**Textauszug**
=-=-=-=-=

Pünktlich zum 90. Geburtstag der Keramikerin Beate Kuhn stellt die Neue Sammlung – The International Design Museum vom 13.07.2017 – 19.11.2017 in der Pinakothek der Moderne im Münchner Museumsareal fast 200 bedeutende Werke aus allen Schaffensperioden der Künstlerin aus. Diese stammen aus der großzügigen Donation des Mannheimer Architekten Klaus Freiberger, der eine weltweit einzigartige Sammlung mit Werken Beate Kuhns aufgebaut hat. Ihre charakteristische handwerkliche Handschrift zusammen mit ihrer schier unbegrenzt erscheinenden Fantasie und Kreativität reihen Beate Kuhn unter den bedeutendsten deutschen Keramikerinnen nach 1945 ein. Durch die über die Jahrzehnte konstant hohe Qualität ihrer Werke, erwarb sie sich zusätzlich internationale Reputation über die Grenzen der jungen Bundesrepublik Deutschland hinaus. Die anfangs von ihr entworfene Gebrauchskeramik wurde bald zunehmend von Gefäßplastiken verdrängt, in denen sich der Einfluss des Werks von Joan Miró und Paul Klee ausdrückt. Schon gegen Ende der 1950er Jahre war es die freie Kunst, auf die sie sich fortan konzentrierte. Ausgehend von den Mitteln und Techniken der Töpferei entstanden aus Drehteilen montierte und farbig glasierte Objekte, deren Pracht nun in der Pinakothek der Moderne in München bewundert werden kann.

=-=-=-=-=

**Zu beantwortende Fragen**
**a.** Übertragen Sie aus dem Textauszug über Beate Kuhn den Satz „Schon gegen Ende der 1950er Jahre war es die freie Kunst, auf die sie sich fortan konzentrierte.“ ins Englische.
**b.** Führen Sie den Textauszug über die Beate-Kuhn-Ausstellung in der Pinakothek der Moderne im Anschluss an seinen letzten Satz fort.

**Daten**
=-=-=-=-=

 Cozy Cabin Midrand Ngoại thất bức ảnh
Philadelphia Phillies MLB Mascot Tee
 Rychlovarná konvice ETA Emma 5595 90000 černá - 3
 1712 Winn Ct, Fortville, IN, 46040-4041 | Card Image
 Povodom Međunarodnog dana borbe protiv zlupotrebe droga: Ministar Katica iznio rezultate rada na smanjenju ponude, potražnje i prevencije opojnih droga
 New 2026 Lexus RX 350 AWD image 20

=-=-=-=-=

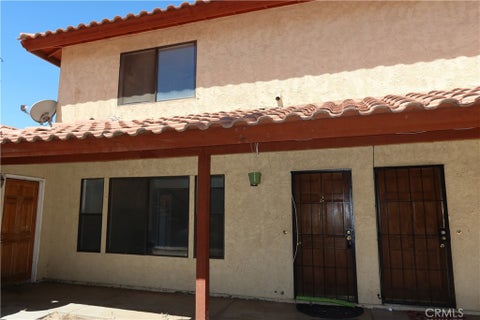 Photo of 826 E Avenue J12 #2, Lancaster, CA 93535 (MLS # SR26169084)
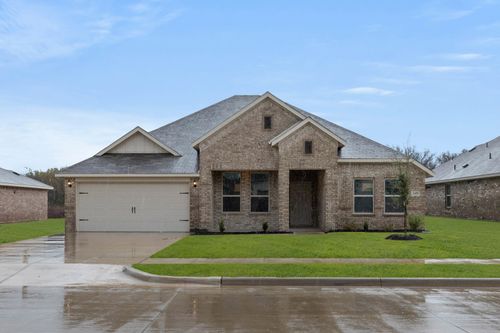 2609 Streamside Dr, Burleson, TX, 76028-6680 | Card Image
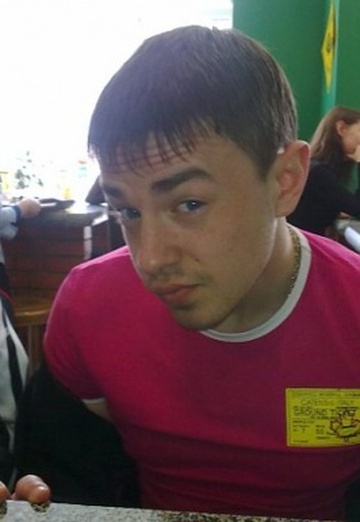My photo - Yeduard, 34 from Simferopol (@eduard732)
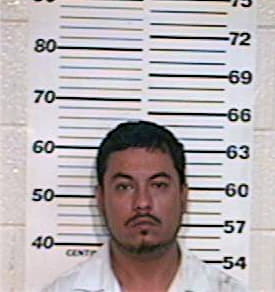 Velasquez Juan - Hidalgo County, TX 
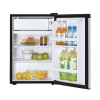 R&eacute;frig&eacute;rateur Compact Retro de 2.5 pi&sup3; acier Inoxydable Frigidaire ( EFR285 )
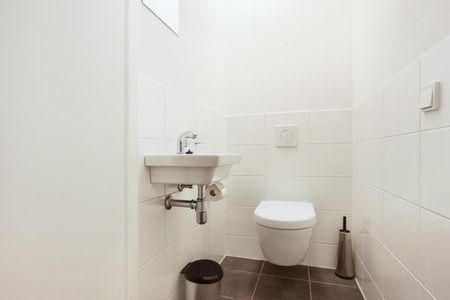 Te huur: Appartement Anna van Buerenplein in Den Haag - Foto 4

=-=-=-=-=

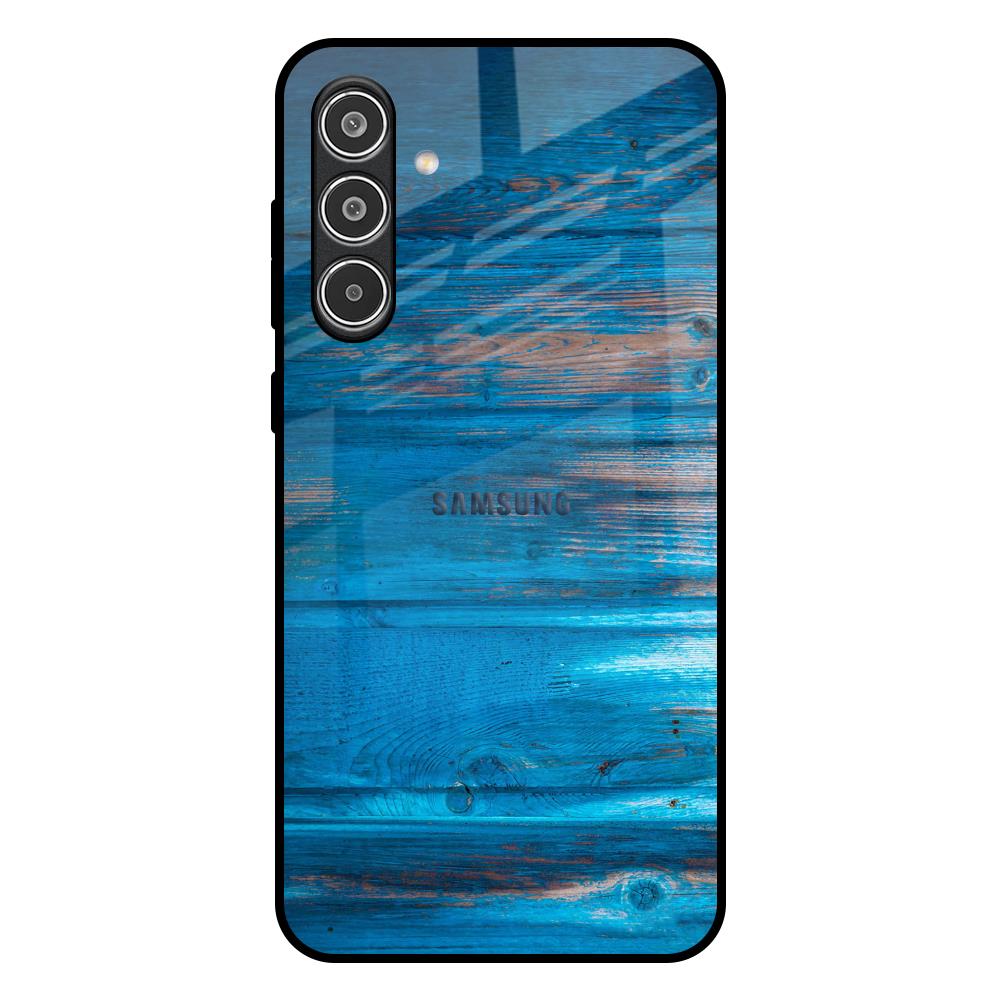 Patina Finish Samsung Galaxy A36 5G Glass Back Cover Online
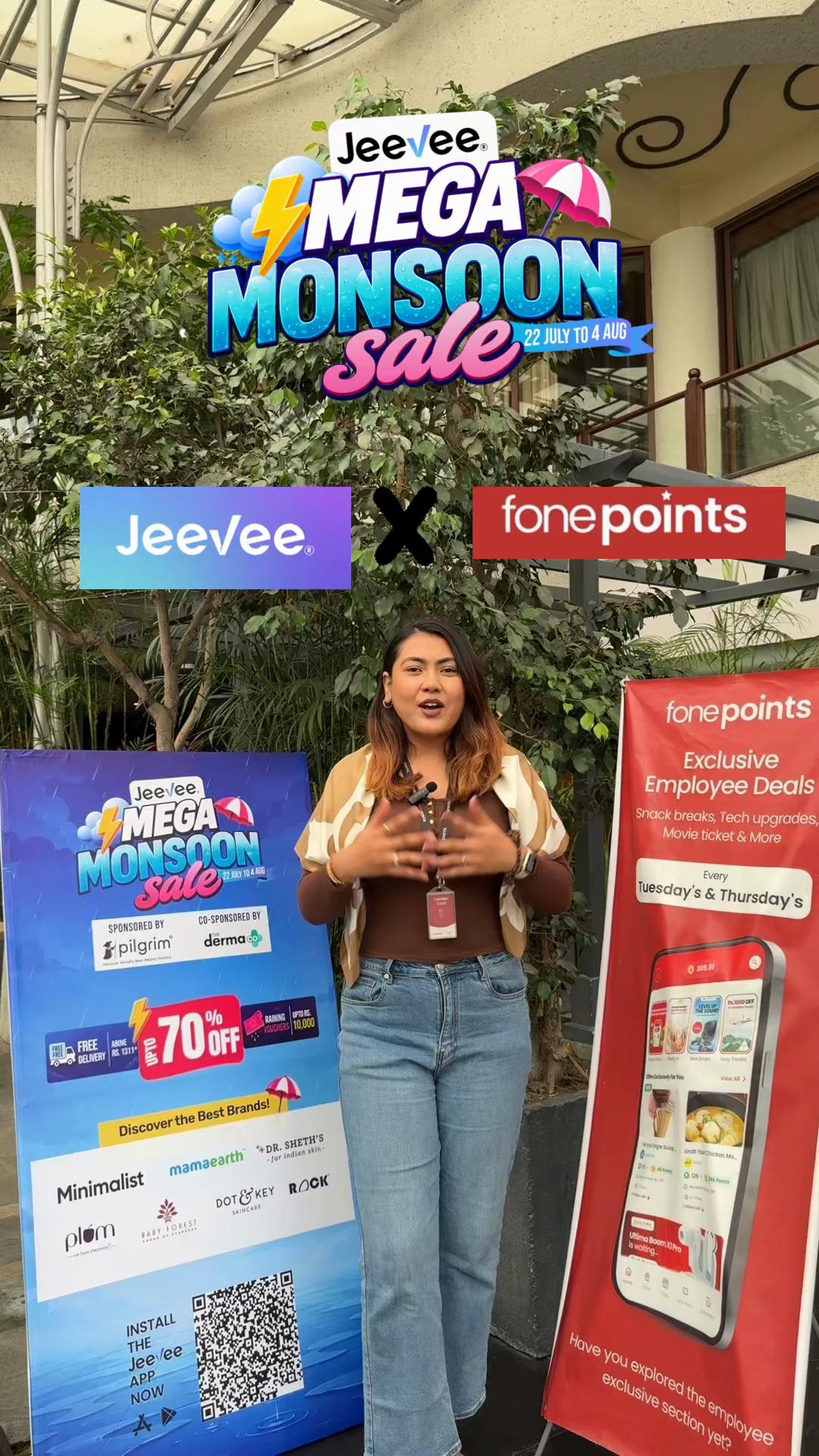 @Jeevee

=-=-=-=-=

**Ergebnisse der Aufgaben**
**a.** As early as the late 1950s, it was fine art on which she concentrated from then on.

**b.**
Die Keramik ist eine der ältesten und faszinierendsten Errungenschaften menschlicher Zivilisationen. Sie umfasst Artefakte sowohl rein künstlerischer Natur als Ausdruck kreativer Schaffenskraft als auch nützliche Gebrauchsgegenstände, mit teils mehr oder weniger großen ästhetischen Ambitionen. Da das Material selbst nach Jahrtausenden praktisch nicht verrottet, ermöglichen Keramikfunde den Archäologen weitgehende Aussagen über das Leben und den Alltag früherer Völker. Für Handwerker und Künstler bietet die Keramik gegenüber anderen Materialien und Techniken den Vorteil, dass sie vor dem Brennen immer wieder nach- oder ausgebessert werden kann, bis sie oder er mit dem Ergebnis zufrieden ist und das Werkstück dann im Ofen seinen Endzustand erreicht.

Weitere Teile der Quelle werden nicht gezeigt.